We constantly hear that procedures of inference are inescapably subjective because of the latitude of human judgment as it bears on the collection, modeling, and interpretation of data. But this is seriously equivocal: Being the product of a human subject is hardly the same as being subjective, at least not in the sense we are speaking of—that is, as a threat to objective knowledge. Are all these arguments about the allegedly inevitable subjectivity of statistical methodology rooted in equivocations? I argue that they are!
Insofar as humans conduct science and draw inferences, it is obvious that human judgments and human measurements are involved. True enough, but too trivial an observation to help us distinguish among the different ways judgments should enter, and how, nevertheless, to avoid introducing bias and unwarranted inferences. The issue is not that a human is doing the measuring, but whether we can reliably use the thing being measured to find out about the world.
Remember the dirty-hands argument? In the early days of this blog (e.g., October 13, 16), I deliberately took up this argument as it arises in evidence-based policy because it offered a certain clarity that I knew we would need to come back to in considering general “arguments from discretion”. To abbreviate:
- Numerous human judgments go into specifying experiments, tests, and models.
- Because there is latitude and discretion in these specifications, they are “subjective.”
- Whether data are taken as evidence for a statistical hypothesis or model depends on these subjective methodological choices.
- Therefore, statistical inference and modeling is invariably subjective, if only in part.
We can spot the fallacy in the argument much as we did in the dirty hands argument about evidence-based policy. It is true, for example, that by employing a very insensitive test for detecting a positive discrepancy d’ from a 0 null, that the test has low probability of finding statistical significance even if a discrepancy as large as d’ exists. But that doesn’t prevent us from determining, objectively, that an insignificant difference from that test fails to warrant inferring evidence of a discrepancy less than d’.
Test specifications may well be a matter of personal interest and bias, but, given the choices made, whether or not an inference is warranted is not a matter of personal interest and desire. Setting up a test with low power against d’ might be a product of your desire not to find an effect for economic reasons, of insufficient funds to collect a larger sample, or of the inadvertent choice of a bureaucrat. Or ethical concerns may have entered. But none of this precludes our critical evaluation of what the resulting data do and do not indicate (about the question of interest). The critical task need not itself be a matter of economics, ethics, or what have you. Critical scrutiny of evidence reflects an interest all right—an interest in not being misled, an interest in finding out what the case is, and others of an epistemic nature.

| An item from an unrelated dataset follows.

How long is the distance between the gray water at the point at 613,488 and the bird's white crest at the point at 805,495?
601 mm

Objectivity in statistical inference, and in science more generally, is a matter of being able to critically evaluate the warrant of any claim. This, in turn, is a matter of evaluating the extent to which we have avoided or controlled those specific flaws that could render the claim incorrect. If the inferential account cannot discern any flaws, performs the task poorly, or denies there can ever be errors, then it fails as an objective method of obtaining knowledge.
Consider a parallel with the problem of objectively interpreting observations: observations are always relative to the particular instrument or observation scheme employed. But we are often aware not only of the fact that observation schemes influence what we observe but also of how they influence observations and how much noise they are likely to produce so as to subtract them out. Hence, objective learning from observation is not a matter of getting free of arbitrary choices of instrument, but a matter of critically evaluating the extent of their influence to get at the underlying phenomenon.
For a similar analogy, the fact that my weight shows up as k pounds reflects the convention (in the United States) of using the pound as a unit of measurement on a particular type of scale. But given the convention of using this scale, whether or not my weight shows up as k pounds is a matter of how much I weigh!*
Likewise, the result of a statistical test is only partly determined by the specification of the tests (e.g., when a result counts as statistically significant); it is also determined by the underlying scientific phenomenon, at least as modeled. What enables objective learning to take place is the possibility of devising means for recognizing and effectively “subtracting out” the influence of test specifications, in order to learn about the underlying phenomenon, as modeled.
Focusing just on statistical inference, we can distinguish between an objective statistical inference, and an objective statistical method of inference. A specific statistical inference is objectively warranted, if it has passed a severe test; a statistical method is objective by being able to evaluate and control (at least approximately) the error probabilities needed for a severity appraisal. This also requires the method to communicate the information needed to conduct the error statistical evaluation (or report it as problematic).
It should be kept in mind that we are after the dual aims of severity and informativeness. Merely stating tautologies is to state objectively true claims, but they are not informative. But, it is vital to have a notion of objectivity, and we should stop feeling that we have to say, well there are objective and subjective elements in all methods; we cannot avoid dirty hands in discretionary choices of specification, so all inference methods do about as well when it comes to the criteria of objectivity. They do not.
*Which, in turn, is a matter of my having overeaten in London.